In 2016, Dallas ISD announced announced plans for a new high school called CityLab High School. The school will be located downtown, at 912 S. Ervay Street.
CityLab’s focus is going to be architecture, urban planning, environmental science, and community development.
The school’s founders – architect and former Skyline High School teacher Peter Goldstein and local architect Lorena Toffer – say the school will provide a transformative educational experience where learning extends beyond the classroom and into the streets where students live and play.
“We’ve been dreaming and thinking about CityLab for a long time,” says Goldstein. “And the idea for the school is in the name itself – CityLab. We see the possibility of students using the city as their classroom.”
The pair say it’s important to go beyond the walls of the classroom. Yes, students absorb information when they’re at their desks. But going out to see bridges, buildings and open spaces and thinking about how they come together helps make that knowledge stick.
The school’s principal is Tammy Underwood, who has been in education for 17 years. Underwood began as a teacher in the Austin Independent School District. Most recently, she was a curriculum coordinator in Elgin ISD where she oversaw the curriculum framework for a duel-credit high school.
Students will learn from teachers and professional practitioners from the fields of architecture, urban planning and public policy.
The school is part of the district’s public school choice initiative, where schools have specialized focuses and are open to students from across the district without specific admission requirements.
“It was important for us to be a choice school, because it’s important that every student has a school that fits their need,” says Goldstein. “We want students from North, South, East, West and rural communities that are interested in design to have a place to study and discover.”

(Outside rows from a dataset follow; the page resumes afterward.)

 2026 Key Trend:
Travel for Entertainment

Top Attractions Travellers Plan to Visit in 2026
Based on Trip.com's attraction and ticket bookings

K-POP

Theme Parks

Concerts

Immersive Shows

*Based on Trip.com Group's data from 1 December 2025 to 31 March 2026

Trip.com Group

Goldstein also says it was important that there wasn’t an academic restriction on students, because that could affect the demographics of the school’s population. “Choice” schools, unlike magnet schools, can use lotteries or specific algorithms to tailor the demographics of their student population. CityLab’s goal is for half of the incoming students to come from economically disadvantaged backgrounds, because research shows that socioeconomically balanced schools are ideal learning environments for all students both academically
and socially by facilitating acceptance, diversity, and broadening the scope of social identity.
“It’s about equity,” says Toffer. “It’s important for me as a Mexican American architect to be able to say, ‘You have a role model who is from a minority background that is a first generation immigrant that is working in design.'”
She says that there may be students attending CityLab that are in a very similar situation – first generation American – and she says she’s personally invested in their success and being there for all of the students.
The school year at CityLab will begin in August, but the deadline to apply is January 31st (apply here). The school will be taking in 100 students during its first year and 200 in year two. They plan to grow every year until they are teaching 9th through 12th grade students.
The new school will be in walking distance to Dallas City Hall, the J. Erik Jonsson Central Library, and the Dallas Farmers Market. It’s also near landmarks like the city’s museum district and DART hubs, which will be helpful for transportation.
“If you live far away, don’t worry,” says Goldstein. Transportation will be provided for students who live more than two miles from the school within Dallas ISD boundaries. Students outside of the boundaries will be responsible for their own transportation, but again, the school is located near DART Hubs.